Official word came down from the Alcoholic Beverage Control Board on Thursday that the liquor license for Fish Heads will not be renewed, but the popular bar on the Palmer-Wasilla Highway can remain open, serving alcohol, until June 30, with two key provisions, said Bill Roche, ABC enforcement supervisor.
“They can't have music or adult entertainment,” Roche said.
After June 30, Fish Heads must cease serving alcoholic beverages, and if the bar violates the two provisions before the end of the month, ABC will shut it down immediately, Roche said.
Stevens said he wouldn't play music for the rest of the month, a concept that distresses him.
“That's like telling a newspaper they can't print words,” Stevens said. “It's a First Amendment issue.”
Stevens appealed the board's decision to not renew the license about a year ago, said Ken Hudson, chief of code compliance for the Mat-Su Borough. Thursday's decision was the final one in a long appeal process, he said.
Several years ago, under a different owner, the place was a bowling alley with a liquor license, Hudson said.
“It was more of a quiet neighborhood bar,” Hudson said. “It went out of business and was closed when the new owner bought it.”
When neighbors complained about noise from Fish Heads, the borough paid thousands of dollars to monitor the music, and found no code violations, he said.
But in the last few years, the borough has adopted noise and vibration ordinances, as well as a borough-wide ordinance governing adult entertainment.
Fish Head's entertainment violated the new standards for noise and sexual activities,
Hudson said.
In a previous interview, Stevens said he had male dancers, like a Chippendale's Revue, in his bar, but the dancers weren't nude.
“It was mainstream entertainment,” Stevens said. “Code compliance said you can't have ‘nudes' on the sign.”
The bar also had an event called shadow dancing, where the white light from a projector backlit dancers behind a screen, which violated a borough code prohibiting specific sexual activities, including simulated sexual activities and the display of anatomical areas, Hudson said. That code was put in place several years earlier in response to a different business, he said.

*Your tasks*.
- 1) Set down the stretch of the Fish Heads liquor license article from "After June 30, Fish" through "license, Hudson said.", word for word.
- 2) Answer these questions about the Fish Heads liquor license article, labeling each answer with the matching letter:
(a) Until what date may Fish Heads keep serving alcohol?
(b) Who is chief of code compliance for the Mat-Su Borough?
(c) What was the place several years ago under a different owner?
- 3) What comes next in the Fish Heads liquor license article? Write a continuation that picks up right after its final sentence.

*Data below*.
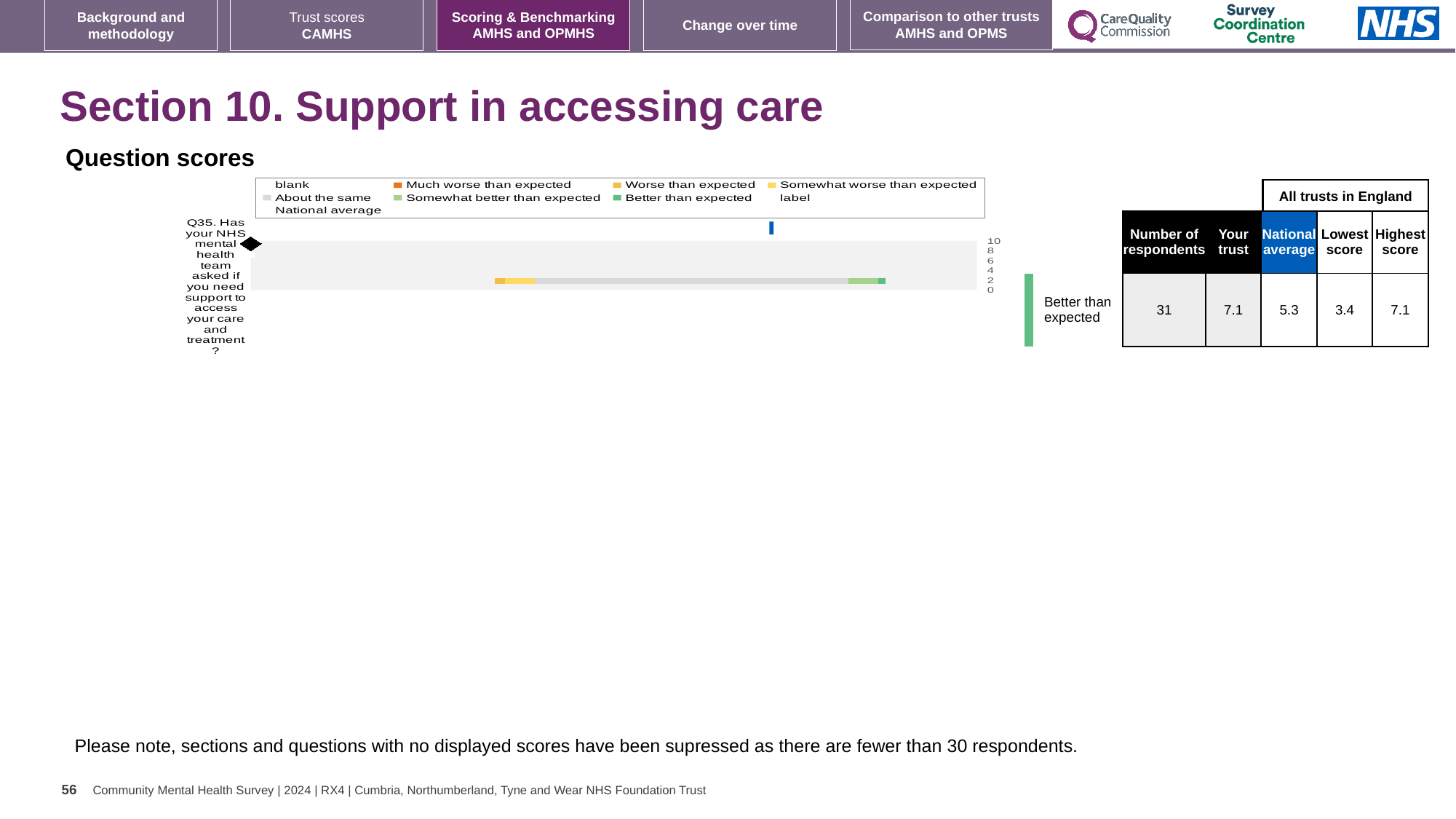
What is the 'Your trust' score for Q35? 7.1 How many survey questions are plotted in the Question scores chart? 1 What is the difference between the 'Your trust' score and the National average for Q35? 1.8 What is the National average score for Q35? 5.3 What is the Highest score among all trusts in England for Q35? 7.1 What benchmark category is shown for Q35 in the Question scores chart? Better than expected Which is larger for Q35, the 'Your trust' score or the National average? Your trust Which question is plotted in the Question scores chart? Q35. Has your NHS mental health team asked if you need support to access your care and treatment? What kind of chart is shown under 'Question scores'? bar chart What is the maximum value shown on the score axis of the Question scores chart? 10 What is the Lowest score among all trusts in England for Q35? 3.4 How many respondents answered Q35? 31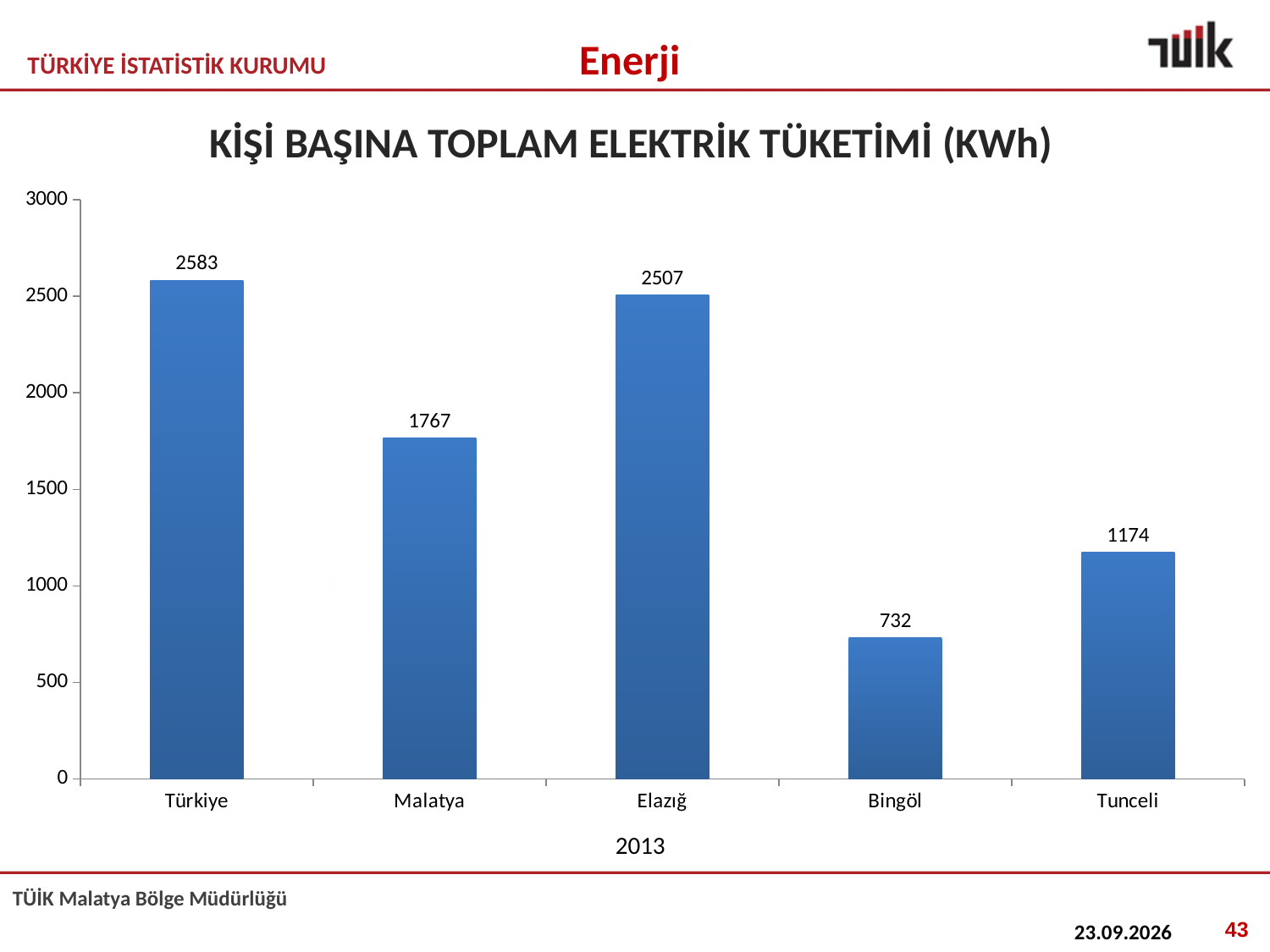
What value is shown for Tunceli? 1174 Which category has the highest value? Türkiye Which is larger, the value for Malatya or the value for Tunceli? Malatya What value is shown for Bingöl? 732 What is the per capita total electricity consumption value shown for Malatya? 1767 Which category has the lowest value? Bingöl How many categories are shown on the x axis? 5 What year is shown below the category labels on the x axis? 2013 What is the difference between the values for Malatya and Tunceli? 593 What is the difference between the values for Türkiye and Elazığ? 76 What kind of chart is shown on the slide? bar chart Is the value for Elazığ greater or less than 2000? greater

*Answers by item*.
- 1)
After June 30, Fish Heads must cease serving alcoholic beverages, and if the bar violates the two provisions before the end of the month, ABC will shut it down immediately, Roche said.
Stevens said he wouldn't play music for the rest of the month, a concept that distresses him.
“That's like telling a newspaper they can't print words,” Stevens said. “It's a First Amendment issue.”
Stevens appealed the board's decision to not renew the license about a year ago, said Ken Hudson, chief of code compliance for the Mat-Su Borough. Thursday's decision was the final one in a long appeal process, he said.
Several years ago, under a different owner, the place was a bowling alley with a liquor license, Hudson said.

- 2)
(a) June 30
(b) Ken Hudson
(c) A bowling alley with a liquor license

- 3)
“We want voluntary compliance,” he said. “We issued warnings, then citations. Some got convictions, some not, but we protested the continuation of the liquor license due to code violations and neighbor complaints.”
Hudson did not know off the top of his head how many citations the borough issued to the bar. But he clearly recalled that at one time there were 88 complaints about it to the borough.
That represents hundreds of hours the borough spent investigating complaints, he said.
“And it's not just the borough,” Hudson said. “Citizens on both sides of the issue have taken time off work to attend hearings to talk about their experiences.”
Stevens said the borough never notified him of a complaint, but it has given him tickets for violating borough code on days he wasn't open. Now, he is taking his case to an appellate court, he said. “I feel very comfortable with what's going on,” Stevens said. “In fact, I'm looking forward to it. It's not true they pulled the license and it's the end of the line. In fact, it's the beginning of the line.”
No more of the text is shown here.